Vous avez votre modèle 3D ? Il est temps de le rendre compréhensible à votre machine. Pour la plupart des machines d’entrée de gamme, il est nécessaire de « traduire » l’objet 3d en mouvement et extrusion pour votre machine, c’est le rôle d’un autre logiciel spécifique le  trancheur (« slicer » en anglais).

Pour que votre imprimante 3D réalise l’objet 3D, elle doit mouvoir soit l’objet, soit la buse, soit un mixte des deux. En plus des mouvements buse/objet, il est nécessaire de lui indiquer la consommation de plastique ainsi que sa température de fusion. Ce sont les principaux paramètres indispensables à fournir à votre machine pour qu’elle puisse travailler, le minimum syndical quoi !

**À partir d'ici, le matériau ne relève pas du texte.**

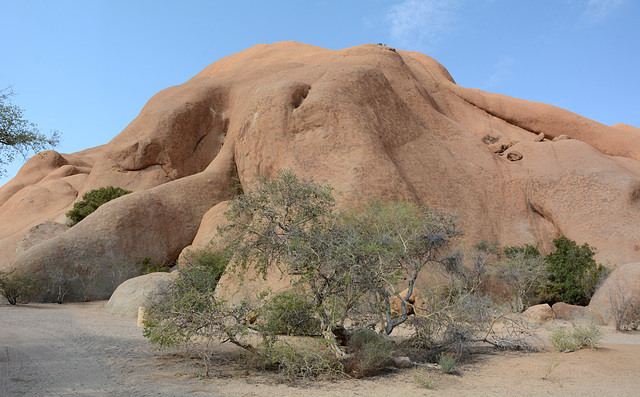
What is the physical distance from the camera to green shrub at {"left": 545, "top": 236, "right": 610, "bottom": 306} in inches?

  • positionnement objet/buse
  • température du corps de chauffe
  • avance du filament (débit)

Quelle matière ?

Avant de transférer votre objet dessiné en 3D au trancheur, vous devez définir la matière afin que le trancheur puisse « traduire » (dans le fichier gcode) ce paramètre important, voire primordial afin d’avoir le résultat final correspondant à vos souhaits. En fait, j’imagine que vous avez choisi la matière au moment de l’idée et le design 3D de votre objet incorpore déjà  le paramètre matière.

Quelle matière sont possibles sur nos machines ? Écoutez le Monsieur qui cause et vous saurez tout 😛  !

Qu’ajouter à cette brillante présentation ?  Le prix peut-être : 1kg PLA c’est de 25 à 30 CHF. Ce prix peut monter jusqu’à 300 CHF pour certain produit particulier.

 

Conclusion

Ces imprimantes 3D réalisent d’énormes progrès en choix de matière, précision et rapidité. Leur démocratisation est au début, il y a encore beaucoup de simplification à réaliser pour que vraiment nous pussions tous fabriquer nos objets propres. La réalisation de pièce métallique réalisées chez soi n’est pas encore en vue car il y a beaucoup de problème de prix et de sécurité. Malgré tout, cette nouvelle façon de fabriquer des objets est assez révolutionnaire, sympathique et maintenant mature pour l’industrie.

Je pense néanmoins que ce n’est qu’une étape intermédiaire, spectaculaire certes, mais transitoire vers la fabrication nanométrique (comme la nature qui nous entoure). Ceci sera la vraie révolution, mais c’est une « autre histoire ».